CM We always begin with what can a senior do, and to plan around those abilities so that seniors can stay independent and enjoy quality of life whether it’s at Nikkei Home Assisted Living, New Sakura-so, or in our outreach activities such Kui Do Raku or Iki Iki. Within that philosophy is the need to be culturally appropriate, provide a bilingual environment and keep with the five principles of dignity, respect, individuality, privacy and choice.
The Nikkei Seniors Health Care and Housing Society is preparing a new level of care at Nikkei Home – looking after seniors suffering from dementia. What brought about this project and how will it be implemented?
CM It’s been almost from the beginning, when the first residents of Nikkei Home Assisted Living moved in and from experiencing the changes of some of the tenants at New Sakura-so, there has been a reality of supporting the needs of seniors with dementia. We saw more and more seniors with Alzheimer’s. I have to admit, when a resident has to leave Nikkei Home because we are not licensed to provide this type of care, it has been heart breaking, mostly for the senior, but also the families, our staff and volunteers. I often feel we let the seniors and their families down. So, we have been in discussions and have presented a business case to renovate and have licensed a 15-unit home that can specifically look after seniors with moderate dementia.
We’re going to be publishing the results of the survey in The Bulletin over the coming months, culminating in a book sometime next year. What do you hope to accomplish by publishing the results?
CM The data we’ve collected was meant to be used as information, to inspire other organizations and volunteers to find new ways to help seniors remain independent.
Is there anything else that is being done with the date you collected?
CM This year, we started an all-in-one exercise, lunch and health chat weekly program held at Nikkei Centre. So many interesting talks for seniors, topics that help seniors with everyday information for navigating the health system or to help themselves. Also, we will be repeating Iki Iki, a weekly program opening Nikkei Home activities to those seniors with dementia or mobility issues. As well, we have been in regular meetings with Tonari Gumi, Nikka Health and Steveston Community Centre and helping each other help seniors.
I imagine there are a fair numbers of readers out there with aging relatives, or are aging themselves. Is there somewhere they can go for advice and help?
CM This is a challenging area for anybody. An aging relative is not just a health care matter but it affects every area of life – you can see that it’s maintaining the house, emergency response, paying bills, going out shopping, seeing friends, losing friends – it is an immense area. In our community, we have Tonari Gumi providing direct service and programming; Steveston Community Centre working with the Steveston Japanese Cultural Centre in providing programs, and Nikka Health Care Society offering health and prevention information. It’s possible to call all our organization or the above for information. Also, families can call the local health authorities in the area serving where the seniors lives to arrange an assessment for home support or to find out what services are available for seniors.

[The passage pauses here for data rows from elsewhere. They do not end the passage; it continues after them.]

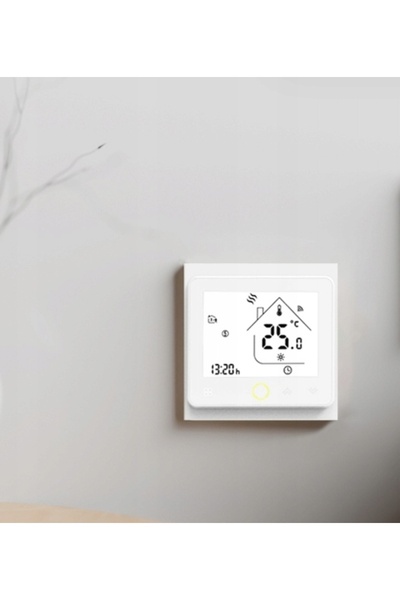 NO BRAND Termostat de cameră cu control temperatură WIFI 16A BHT-002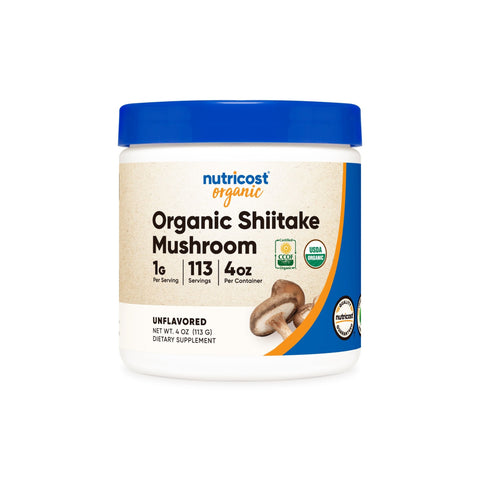 Nutricost Organic Shiitake Mushroom Powder - Nutricost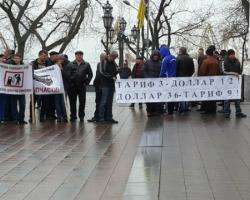 Одеські водії домоглись від мерії підвищення цін на проїзд у маршрутках(ФОТО)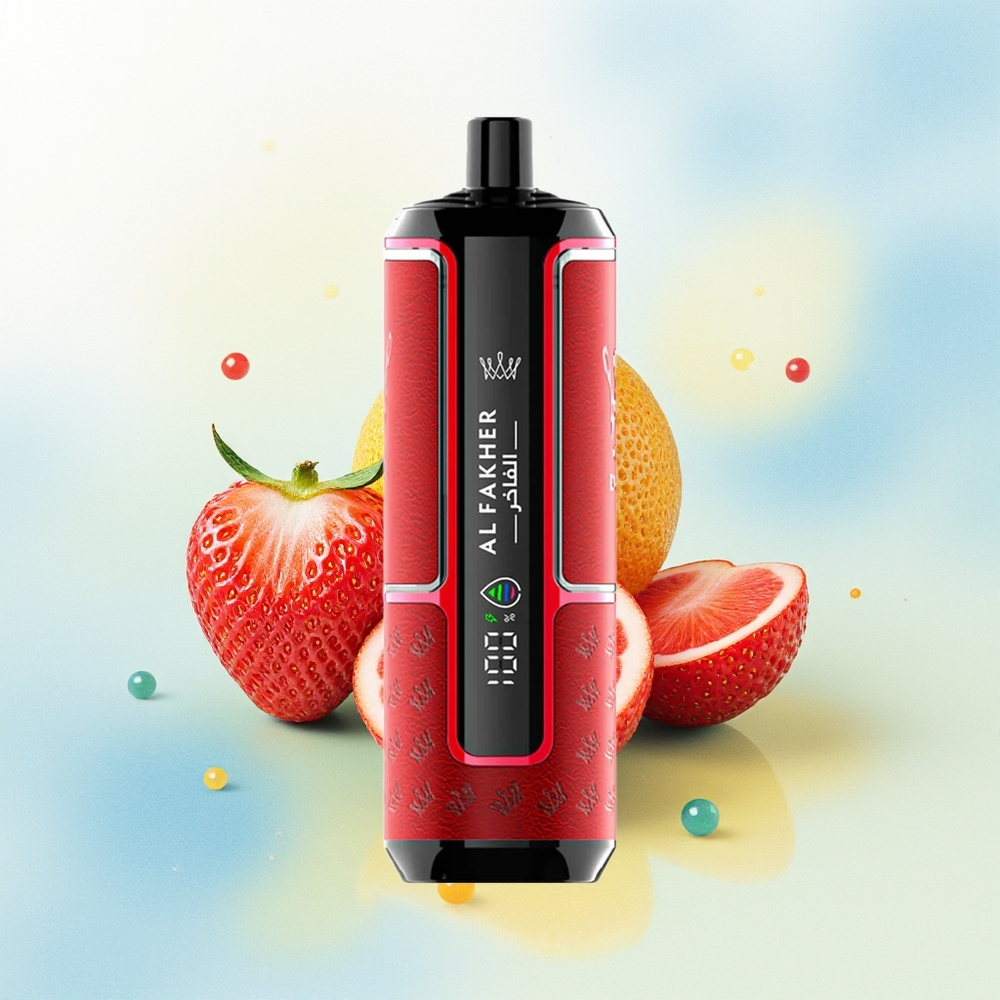 Al Fakher Crown Bar 15K Hypermax 22ml 600mAh Type-C Maasikapunch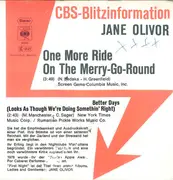 7inch Vinyl Single - Jane Olivor - One More Ride On The Merry-Go-Round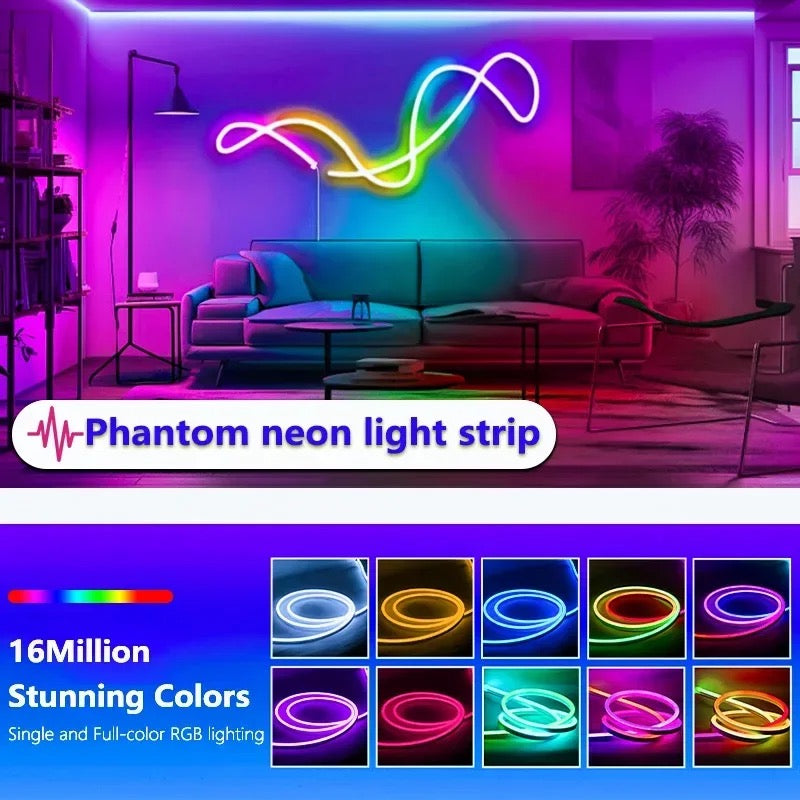 RGB Neon IP67 WIFI Neon Rope Light DIY Bar APP Control Music Sync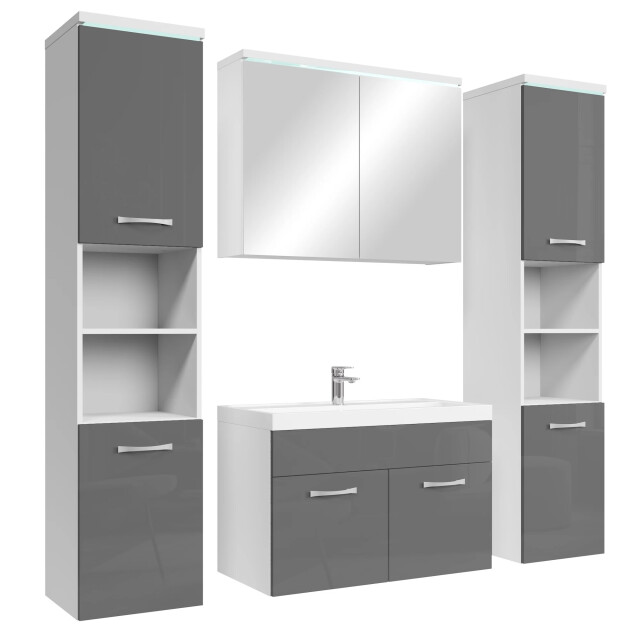 Badplaats Badkamermeubel set paso xl 80 x 40 cm – hoogglans – badmeubel 3617001 large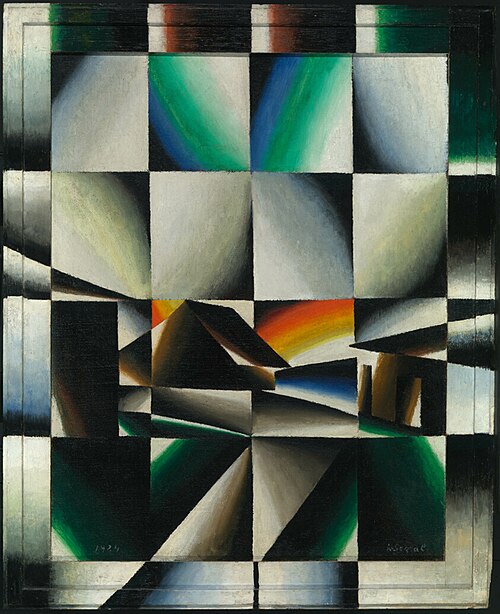 Rainbow (prismatic), 1924, Arthur Segal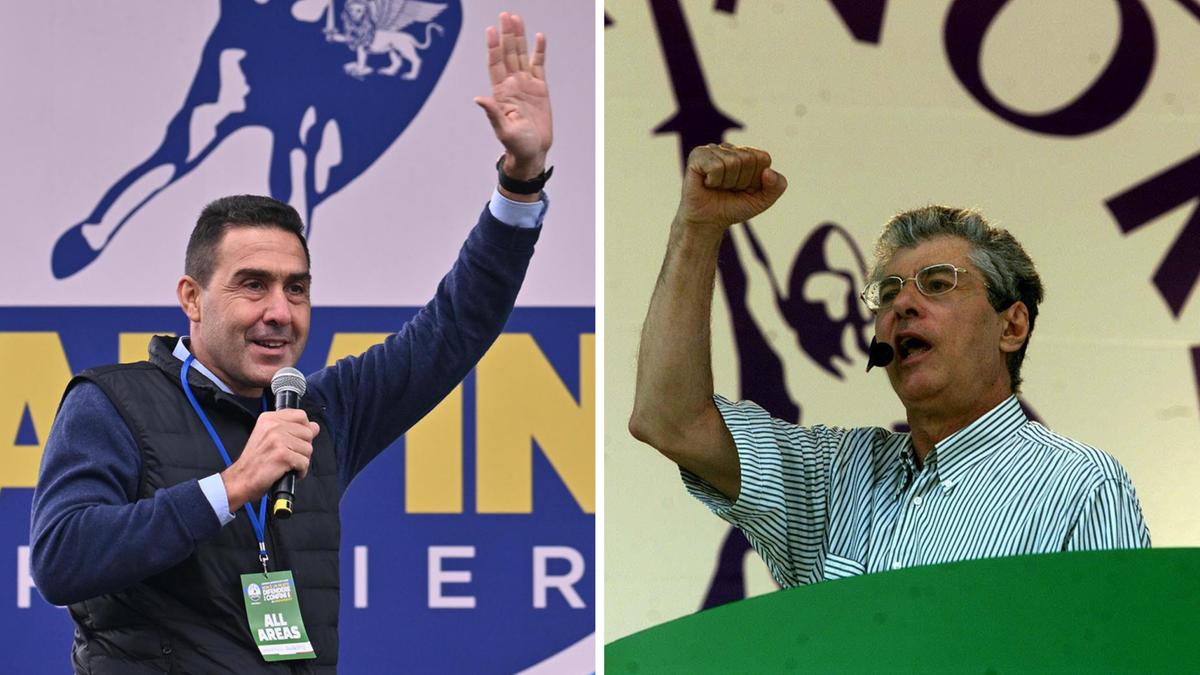 Dal ‘senatur’ Bossi al generale Vannacci: com’è cambiata la Lega che ha invaso il pratone di Pontida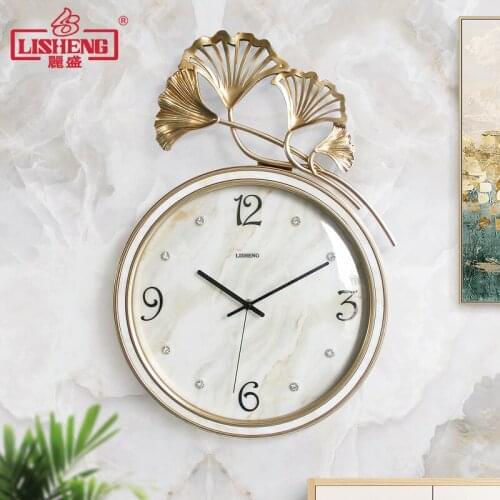 Free Shipping Modern Minimalist Clocks for Living Room Bedroom Noiseless Creative Graceful Clock Cool Nordic Quartz Clock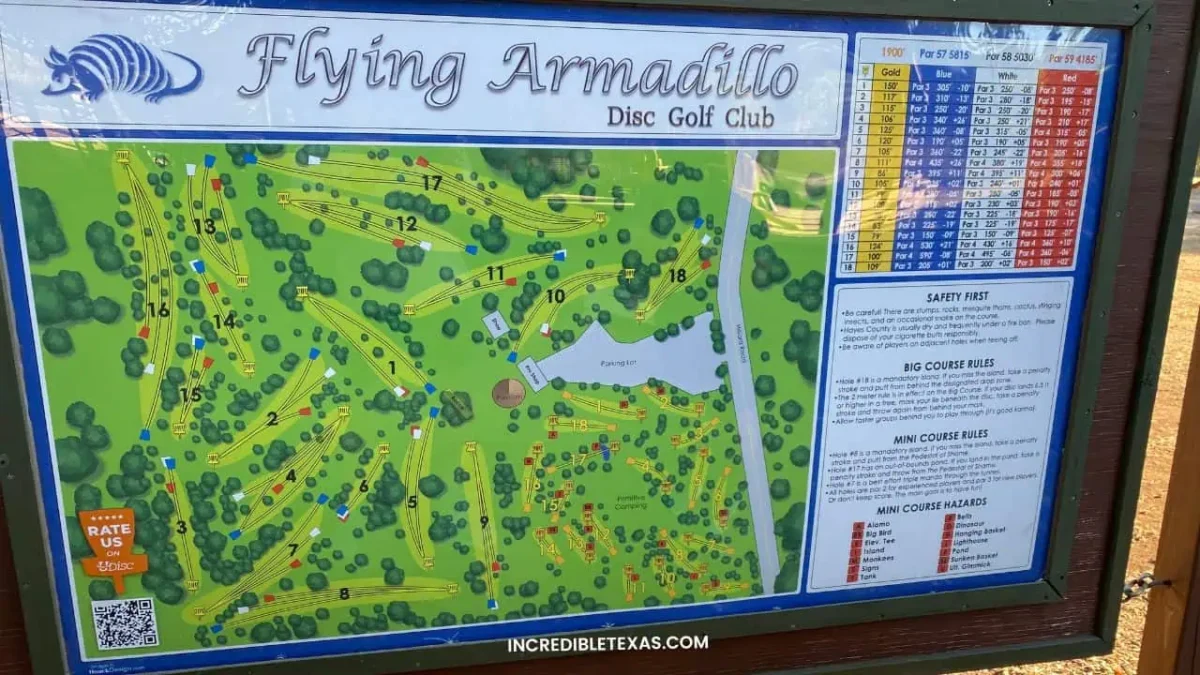 Flying Armadillo Disc Golf Club San Marcos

One service available in the Lower Mainland which people should know about is ‘BC211.’ Any person can dial ‘211’ any hour of the day, and describe what you are having difficulty with, and receive information about what social services and government services are available, and connect those services to the senior and the community.
What brings you the most satisfaction in your work with seniors in the community?
RNC I think we all want to make a difference in the lives of others, whether it is our family, friends or people we may come in contact with on a daily basis. I find satisfaction when I see the pleasure on the faces of seniors when staff or volunteers are greeting or helping them. I find satisfaction in seeing families who feel that a service we have provided provides them with support and knowing that they are not alone. I hope we will continue to make a positive difference in the lives of our seniors and families in the years to come.